While there is nothing dangerous in the regimen, I did notice that the NSAID was continued. I do find daily Tylenol a little worrisome in a 3 year old, it's hard on kidneys and liver.

I don't think anyone can say for sure what helped this kid's arthritis, the plural of anecdote is not data. However, any regimen that continues the daily NSAID is not going to leave him open to massive damage. His mom will want to watch his kidney functions and liver enzymes, though, because of that Tylenol.

Celebration

(15,812 posts)
7. sensible comment on the article
Sat Feb 2, 2013, 12:24 PM
Feb 2013
The high priests of the medical/industrial complex church continue to collect millions for treatments that don't work and continue to ignore the evidence of the treatments that do work and would not be profitable.
The blind worshippers of this church are the ones that will suffer.

How many "anecdotes" does it take: "I ate it, I had pain. I stopped eating it, the pain went away. I ate it, I had pain again. I stopped eating it, the pain went away again. Whenever I eat it, I have pain. And whenever I stop eating it, the pain goes away." How many people have to have that experience in order for it to constitute as evidence of a cause and effect relationship? How many people have to have the experience of taking a drug and still having pain, in order for there to be evidence that there is NO cause and effect relationship?

The blind worshippers will always believe the teachings of the high priests, regardless of what an actual human experiences. And they will be the ones that will suffer.

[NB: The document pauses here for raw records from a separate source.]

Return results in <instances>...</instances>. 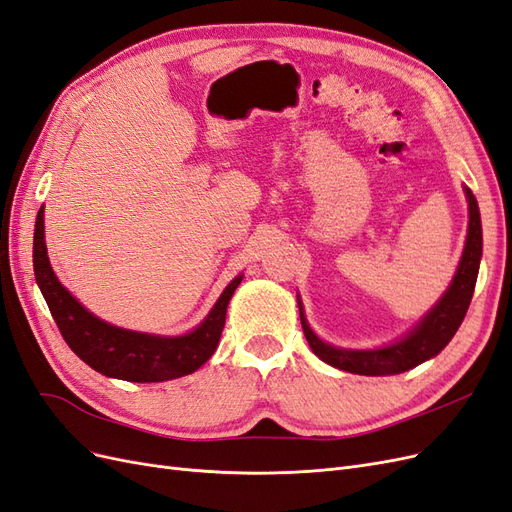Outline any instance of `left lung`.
Wrapping results in <instances>:
<instances>
[{
    "mask_svg": "<svg viewBox=\"0 0 512 512\" xmlns=\"http://www.w3.org/2000/svg\"><path fill=\"white\" fill-rule=\"evenodd\" d=\"M466 198L470 207V224L466 247L459 260L457 273L451 286L442 294V299L431 307V312L416 324V327L399 342L376 348V350H346L324 344L322 339L309 329V324L303 316V305L299 301V314L303 333L309 348L314 350L318 359L329 363L337 369L350 371V374L361 376H393L408 371L416 365L429 361L431 356L442 352V348L451 342L457 333L459 324L466 318V312L472 301L480 256H483V228H480V211L478 203L470 188H466Z\"/></svg>",
    "mask_w": 512,
    "mask_h": 512,
    "instance_id": "obj_1",
    "label": "left lung"
}]
</instances>
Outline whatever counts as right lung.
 Wrapping results in <instances>:
<instances>
[{
    "label": "right lung",
    "mask_w": 512,
    "mask_h": 512,
    "mask_svg": "<svg viewBox=\"0 0 512 512\" xmlns=\"http://www.w3.org/2000/svg\"><path fill=\"white\" fill-rule=\"evenodd\" d=\"M34 273L59 333L72 352L100 374L128 382H164L188 376L205 365L220 344L226 307L243 280V275H237L209 316L185 335L160 337L113 327L87 312L57 280L46 256L44 207L38 211L34 230Z\"/></svg>",
    "instance_id": "obj_1"
}]
</instances>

Open minded logical thinking people will base their decisions on the reality based evidence of what is working in actual people, in the reality of living life day to day, and they will be the ones that will find healing
.

Warpy

(112,175 posts)
8. When they pile up, they are tested.
Sat Feb 2, 2013, 05:07 PM
Feb 2013

When those tests pan out, eating whatever it was is called "medicine."

Mostly they just show the placebo effect.

Celebration

(15,812 posts)
9. if they can make money they are tested right away
Sun Feb 3, 2013, 06:43 PM
Feb 2013

and the outcome measures configured in such a way as to almost guarantee success.

If they don't make money, there is no incentive to test them. So maybe yes, maybe no, and later rather than sooner.

Warpy

(112,175 posts)
10. Wrong. NIH grants aren't awarded to people trying to make a bundle.
Sun Feb 3, 2013, 06:47 PM
Feb 2013

There is a lot of pure science going on at universities and a lot of that pure science is dedicated to seeing if there is anything to quack cures other than the placebo effect.

Celebration

(15,812 posts)
11. big enough issue
Sun Feb 3, 2013, 08:43 PM
Feb 2013

that they established the fund for complementary medicine, which percentage wise is not that great. Not much money for diet research. Hard to design studies anyway, for diet. I'm not saying there is no research going on. Just very little that is "accepted", because they usually aren't replicated, big enough, etc. etc.